In the present study, we demonstrated that the transplantation of bone-marrow derived peripheral blood mononuclear cells containing CD34+/CD133+ into lower ischemic limbs of six Buerger’s patients was associated with a dramatic improvement in ischemic signs and symptoms possibly of distal circulation improvement as shown in table 1and Figure 1. Improvement of rest pain, walking distance limitation, healing of skin ulcer and an increase in distal limb temperature was observed in all six cases. After stem cell injection, limb amputation in all patients has been avoided for 24 months of follow-up. The formation of new collateral vessels was observed in three patients as determined by angiogram and color Doppler sonography. In this regard, the current work supports previous observations by establishing the potential benefits of G-CSF mobilized bone-marrow stem cell transplantation for the treatment of arterial diseases such as TAO. No adverse reaction was observed with G-CSF administration, although some reports suggest that that G-CSF might pose harmful effect. There was no abnormality in the laboratory findings of hematology, immunology, kidney, and liver function tests as well as the level of serum proteins in all patients after the treatment, indicating that the injection of EPCs were safe for patients with Buerger’s disease. It should be noted that the molecular mechanism and process of angiogenesis in the affected lesions have not been fully understood, and how transplanted CD34+ and/or CD34+/CD133+ stem cells are incorporated into new vessels has not fully been elucidated. Further studies would be required to illustrate the relationship between the numbers of CD34+/CD133+ stem cells injected, angiogenic promoting factors such as cytokines and growth factors. We are currently working on the molecules that are responsible for the homing and the recruitment of endothelial progenitor cells (EPC) into ischemic area.

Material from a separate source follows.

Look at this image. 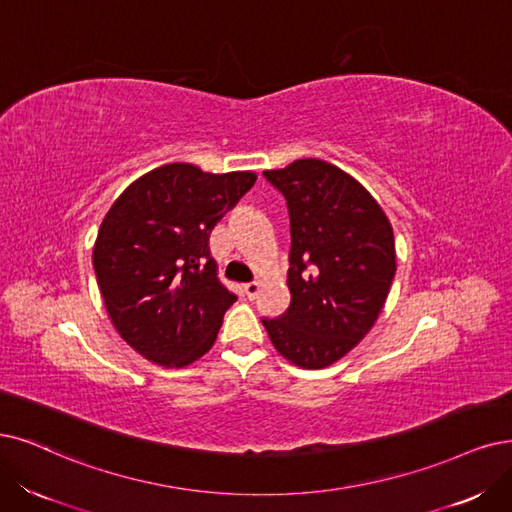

Figure 1: Improvement of wound healing following stem cell transplantation in selected patients

In conclusion, despite the small number of patients and technical limitations on the assessment of microvascular blood flow, the effectiveness of therapeutic angiogenesis with bone-marrow derived mononuclear cells in patients with Buerger’s disease has been established. Therefore, BM-MNC transplantation may provide a promising therapy in such patients in whom conventional medical therapy has been exhausted.


This study was supported by a grant (grant number 13/26287) from Shahid Beheshti University of Medical Sciences, Tehran, Iran.

All authors participated in the design, interpretation of the studies and analysis of the data and review of the manuscript. SS, AF, and HP conducted the experiments. SS and AF wrote the manuscript. The Authors declare no conflict of interest.